What you have to do: In the records below, locate the line containing "In the picture, would", then output that line and all later lines exactly, through the last one.

Data records:
******
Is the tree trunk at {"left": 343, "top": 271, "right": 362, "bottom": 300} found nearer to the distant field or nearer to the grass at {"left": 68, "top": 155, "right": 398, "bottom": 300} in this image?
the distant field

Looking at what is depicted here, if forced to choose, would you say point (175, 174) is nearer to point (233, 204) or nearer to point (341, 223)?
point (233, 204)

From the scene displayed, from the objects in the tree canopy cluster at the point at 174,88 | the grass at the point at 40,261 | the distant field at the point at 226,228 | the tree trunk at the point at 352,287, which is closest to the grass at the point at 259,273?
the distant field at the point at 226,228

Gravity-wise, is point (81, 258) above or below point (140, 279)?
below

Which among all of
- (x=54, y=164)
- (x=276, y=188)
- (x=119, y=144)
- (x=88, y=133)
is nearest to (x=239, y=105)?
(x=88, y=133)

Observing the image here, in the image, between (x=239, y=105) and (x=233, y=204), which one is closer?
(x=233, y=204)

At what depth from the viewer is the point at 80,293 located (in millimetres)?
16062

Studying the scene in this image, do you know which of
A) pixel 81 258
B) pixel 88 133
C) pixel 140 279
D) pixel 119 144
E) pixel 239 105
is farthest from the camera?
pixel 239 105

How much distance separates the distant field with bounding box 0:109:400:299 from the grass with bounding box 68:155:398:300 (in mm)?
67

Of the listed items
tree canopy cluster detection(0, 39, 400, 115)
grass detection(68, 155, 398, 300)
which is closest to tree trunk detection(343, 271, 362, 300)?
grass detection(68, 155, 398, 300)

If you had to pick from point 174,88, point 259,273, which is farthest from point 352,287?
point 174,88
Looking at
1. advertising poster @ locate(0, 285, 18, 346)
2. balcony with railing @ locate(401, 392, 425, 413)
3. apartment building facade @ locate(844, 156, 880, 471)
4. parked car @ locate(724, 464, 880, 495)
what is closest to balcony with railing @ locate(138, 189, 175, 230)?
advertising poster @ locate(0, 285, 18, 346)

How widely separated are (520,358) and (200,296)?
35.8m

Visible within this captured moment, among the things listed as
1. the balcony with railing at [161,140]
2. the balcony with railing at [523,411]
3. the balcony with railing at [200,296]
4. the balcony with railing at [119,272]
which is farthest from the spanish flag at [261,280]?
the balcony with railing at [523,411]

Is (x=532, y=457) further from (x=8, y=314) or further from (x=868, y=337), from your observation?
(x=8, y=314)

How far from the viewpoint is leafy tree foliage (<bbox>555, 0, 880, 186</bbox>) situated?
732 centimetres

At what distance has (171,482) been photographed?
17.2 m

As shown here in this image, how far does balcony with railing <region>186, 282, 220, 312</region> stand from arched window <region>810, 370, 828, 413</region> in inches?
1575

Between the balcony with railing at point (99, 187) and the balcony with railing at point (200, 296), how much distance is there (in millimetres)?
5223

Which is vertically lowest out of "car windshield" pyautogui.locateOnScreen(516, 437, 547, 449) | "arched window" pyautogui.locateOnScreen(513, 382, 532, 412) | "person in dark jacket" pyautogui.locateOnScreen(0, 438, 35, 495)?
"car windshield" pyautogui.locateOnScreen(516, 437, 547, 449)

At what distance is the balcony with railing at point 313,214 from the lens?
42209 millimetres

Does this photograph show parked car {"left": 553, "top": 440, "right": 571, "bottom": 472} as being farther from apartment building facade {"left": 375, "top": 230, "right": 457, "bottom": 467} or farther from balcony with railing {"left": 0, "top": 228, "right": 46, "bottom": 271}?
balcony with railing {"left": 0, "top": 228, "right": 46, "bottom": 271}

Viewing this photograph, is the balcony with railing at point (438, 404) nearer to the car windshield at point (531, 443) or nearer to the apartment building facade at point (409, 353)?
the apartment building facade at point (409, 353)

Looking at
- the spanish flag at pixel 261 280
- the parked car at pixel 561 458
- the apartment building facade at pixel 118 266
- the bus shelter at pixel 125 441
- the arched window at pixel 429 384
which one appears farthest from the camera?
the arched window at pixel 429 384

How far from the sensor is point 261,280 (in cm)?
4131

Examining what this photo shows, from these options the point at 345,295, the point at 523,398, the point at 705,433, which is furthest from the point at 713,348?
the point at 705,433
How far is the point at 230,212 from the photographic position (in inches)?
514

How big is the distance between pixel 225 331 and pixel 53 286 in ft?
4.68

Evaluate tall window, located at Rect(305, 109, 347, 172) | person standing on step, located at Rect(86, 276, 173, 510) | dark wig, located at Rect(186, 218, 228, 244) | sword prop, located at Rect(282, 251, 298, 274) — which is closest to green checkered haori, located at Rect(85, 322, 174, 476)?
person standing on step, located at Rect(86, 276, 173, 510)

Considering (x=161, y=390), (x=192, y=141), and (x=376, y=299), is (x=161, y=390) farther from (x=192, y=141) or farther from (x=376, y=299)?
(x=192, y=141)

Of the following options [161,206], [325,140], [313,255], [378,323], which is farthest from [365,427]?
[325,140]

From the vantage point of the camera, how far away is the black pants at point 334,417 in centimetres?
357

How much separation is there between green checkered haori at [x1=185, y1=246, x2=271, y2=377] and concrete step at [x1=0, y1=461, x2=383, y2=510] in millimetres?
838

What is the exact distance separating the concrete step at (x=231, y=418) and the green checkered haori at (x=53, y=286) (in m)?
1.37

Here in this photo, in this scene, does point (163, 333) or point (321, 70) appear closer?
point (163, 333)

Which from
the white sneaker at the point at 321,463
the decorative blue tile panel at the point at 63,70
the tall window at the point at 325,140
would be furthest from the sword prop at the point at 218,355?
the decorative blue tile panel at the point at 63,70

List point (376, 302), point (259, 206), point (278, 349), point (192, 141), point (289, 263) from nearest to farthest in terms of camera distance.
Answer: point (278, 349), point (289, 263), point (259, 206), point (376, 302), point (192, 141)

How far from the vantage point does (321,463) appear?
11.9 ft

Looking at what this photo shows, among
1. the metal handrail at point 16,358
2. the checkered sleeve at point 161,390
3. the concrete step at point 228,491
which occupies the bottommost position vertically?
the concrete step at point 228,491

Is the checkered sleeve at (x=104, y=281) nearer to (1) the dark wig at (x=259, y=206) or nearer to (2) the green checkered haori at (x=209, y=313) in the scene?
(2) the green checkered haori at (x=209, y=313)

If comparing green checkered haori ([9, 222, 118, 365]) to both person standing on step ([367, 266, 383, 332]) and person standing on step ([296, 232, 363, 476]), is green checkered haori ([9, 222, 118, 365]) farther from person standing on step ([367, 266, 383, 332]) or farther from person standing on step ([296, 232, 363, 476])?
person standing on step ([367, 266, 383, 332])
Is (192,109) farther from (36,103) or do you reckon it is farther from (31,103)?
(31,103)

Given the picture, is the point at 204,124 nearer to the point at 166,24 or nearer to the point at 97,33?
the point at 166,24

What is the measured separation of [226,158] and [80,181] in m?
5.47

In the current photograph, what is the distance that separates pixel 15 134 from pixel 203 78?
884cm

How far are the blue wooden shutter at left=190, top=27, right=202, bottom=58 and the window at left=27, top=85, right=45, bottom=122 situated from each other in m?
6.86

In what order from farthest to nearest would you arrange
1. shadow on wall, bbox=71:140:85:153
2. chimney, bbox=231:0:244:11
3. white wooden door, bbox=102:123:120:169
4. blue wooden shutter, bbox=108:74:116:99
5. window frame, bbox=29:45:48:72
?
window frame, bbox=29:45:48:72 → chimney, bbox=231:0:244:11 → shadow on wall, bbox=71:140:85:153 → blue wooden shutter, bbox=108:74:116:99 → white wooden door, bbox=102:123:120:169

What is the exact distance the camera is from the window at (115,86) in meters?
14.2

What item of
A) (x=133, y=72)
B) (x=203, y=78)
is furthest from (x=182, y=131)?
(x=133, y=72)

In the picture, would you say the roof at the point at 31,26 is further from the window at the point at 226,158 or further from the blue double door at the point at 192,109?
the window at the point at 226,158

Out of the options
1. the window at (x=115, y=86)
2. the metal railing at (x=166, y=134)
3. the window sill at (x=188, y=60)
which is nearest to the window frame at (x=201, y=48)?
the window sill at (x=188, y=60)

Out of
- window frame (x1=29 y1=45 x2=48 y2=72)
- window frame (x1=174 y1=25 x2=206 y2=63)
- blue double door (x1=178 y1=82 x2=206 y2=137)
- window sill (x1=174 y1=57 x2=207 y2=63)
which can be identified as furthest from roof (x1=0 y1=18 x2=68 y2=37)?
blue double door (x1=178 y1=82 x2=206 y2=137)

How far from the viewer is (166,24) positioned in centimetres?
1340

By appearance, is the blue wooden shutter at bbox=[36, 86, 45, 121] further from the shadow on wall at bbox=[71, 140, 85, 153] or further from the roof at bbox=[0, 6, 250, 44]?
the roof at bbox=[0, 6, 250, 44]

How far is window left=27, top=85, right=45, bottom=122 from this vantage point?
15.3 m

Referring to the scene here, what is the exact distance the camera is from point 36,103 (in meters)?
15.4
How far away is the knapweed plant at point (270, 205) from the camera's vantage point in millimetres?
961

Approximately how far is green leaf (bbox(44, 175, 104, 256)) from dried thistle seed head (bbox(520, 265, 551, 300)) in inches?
******
Result of the task:
In the picture, would you say the roof at the point at 31,26 is further from the window at the point at 226,158 or further from the blue double door at the point at 192,109?
the window at the point at 226,158

Out of the options
1. the window at (x=115, y=86)
2. the metal railing at (x=166, y=134)
3. the window sill at (x=188, y=60)
which is nearest to the window frame at (x=201, y=48)?
the window sill at (x=188, y=60)

Out of
- window frame (x1=29 y1=45 x2=48 y2=72)
- window frame (x1=174 y1=25 x2=206 y2=63)
- blue double door (x1=178 y1=82 x2=206 y2=137)
- window sill (x1=174 y1=57 x2=207 y2=63)
which can be identified as furthest from roof (x1=0 y1=18 x2=68 y2=37)?
blue double door (x1=178 y1=82 x2=206 y2=137)

How far from the viewer is (166,24) positioned in centimetres?
1340

By appearance, is the blue wooden shutter at bbox=[36, 86, 45, 121] further from the shadow on wall at bbox=[71, 140, 85, 153] or further from the roof at bbox=[0, 6, 250, 44]?
the roof at bbox=[0, 6, 250, 44]

How far is window left=27, top=85, right=45, bottom=122 from this vantage point?
15.3 m

Referring to the scene here, what is the exact distance the camera is from point 36,103 (in meters)?
15.4
How far away is the knapweed plant at point (270, 205) from the camera's vantage point in millimetres?
961

Approximately how far is green leaf (bbox(44, 175, 104, 256)) from dried thistle seed head (bbox(520, 265, 551, 300)) in inches?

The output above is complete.